GIVEN INSTRUCTION 1 ->
Please answer these from the datagram protocol text, one line each:
(a) What does TCP use up for every open socket?
(b) What does packet loss over UDP lead to?
(c) For 8K ulaw, about how much do the transmitter's buffered packets come to?
GIVEN INSTRUCTION 2 ->
Carry the datagram protocol text forward from its final sentence.

DOCUMENT EXCERPT ->
========

Scalable Semi-Reliable Datagram Protocol

The Goal: have a high-quality, bandwidth friendly Internet radio. Using TCP for broadcasts is icky, because it chews up kernel resources for every open socket. Its not really scalable. Besides, if TCP runs behind the rate of audio delivery ... its useless, because we don't need old stale audio packets. Packet delivery needs to be reliable only if if the packets are timely. If they are not timely, they are useless.

Using UDP is better, but packets get lost, and this leads to audio dropouts. A good radio needs a UDP-based protocol that is reliable for "recent" packets, but doesn't attempt to retransmit very old, stale packets.

Implementation

The implementation of such a thing is straightforward and fairly simple. Packets are given sequence numbers. The radio transmitter keeps a buffer of the most recent 20-odd seconds worth of packets (for 8K ulaw, thats about 200KBytes of packets). The radio receiver plays about 20 seconds behind the transmitter. It keeps a buffer of packets that arrived by UDP. If it sees holes in the buffer, it re-requests those packets from the transmitter. It either gets them, or it doesn't. If it doesn't get all th packets it needs in 20 seconds ... tough. Those packets are simply too old.

========

DATASET EXCERPT ->
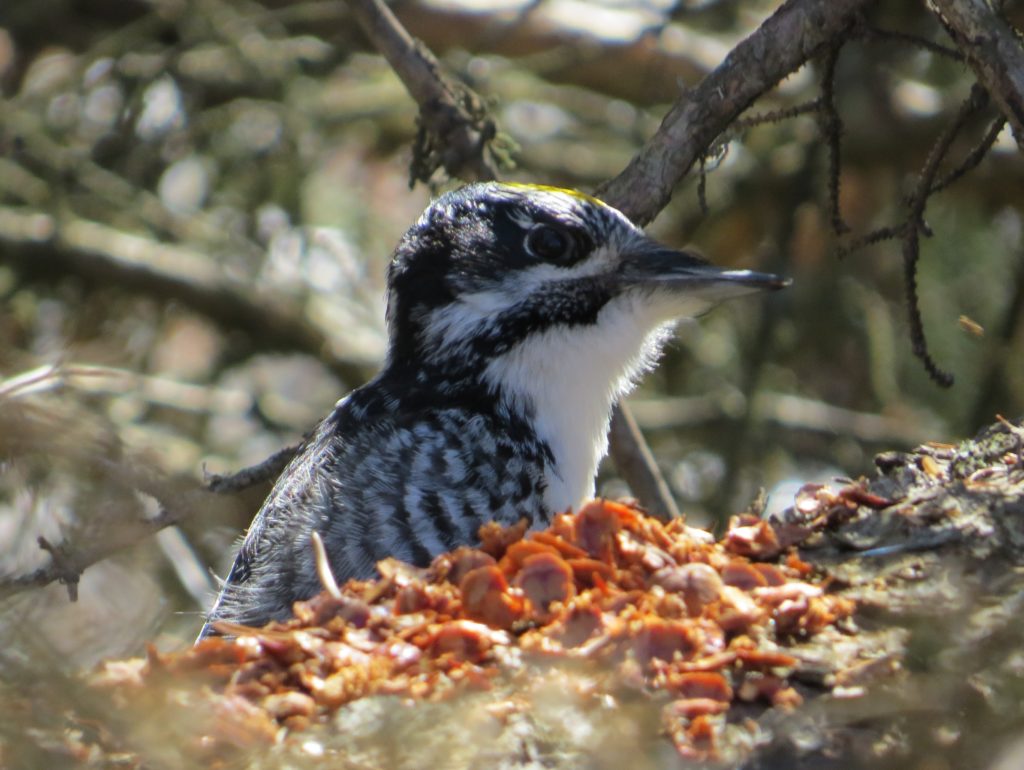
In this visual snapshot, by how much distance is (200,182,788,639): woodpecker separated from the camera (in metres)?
4.36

========

EXPECTED OUTPUT 1 ->
(a) Kernel resources.
(b) Audio dropouts.
(c) About 200KBytes.

EXPECTED OUTPUT 2 ->
The careful reader will note that this scheme involves NACK's, and thus, anti-congestion (anti-anti-congestion?) control. The harm of this congestion generating algorithm can be minimized to a degree by having the transmitter inform the receiver what it's buffer size is. That way, the receiver won't go around asking for packets that the transmitter has already thrown away.

Implementers of Internet telephones will be disappointed: this protocol does nothing for them. The quality of this algorithm depends on the assumptions that its OK for the radio receiver to be 5 or 10 or 20 seconds behind the transmitter.

More Congestion Control

Every receiver can be allocated a "Nack quota". Once a receiver runs out of NACK's, it agrees not to transmit any more. Transmitters renew receiver's nack quotas from time to time. On a congested link, the receiver runs out of its quota, and stops sending NACK's.

Two questions suggest themselves: how should transmitters allocate quotes? Constant number, or a sliding scale? If a transmitter increases nack quotas when it gets fewer NACK's. a pathological situation could arise ...

How should receivers conserve their precious nacks?

With this scheme, receivers throttle back on the number of NACK's. Transmitters, of course, continue to blast full-ahead, damned the congestion ...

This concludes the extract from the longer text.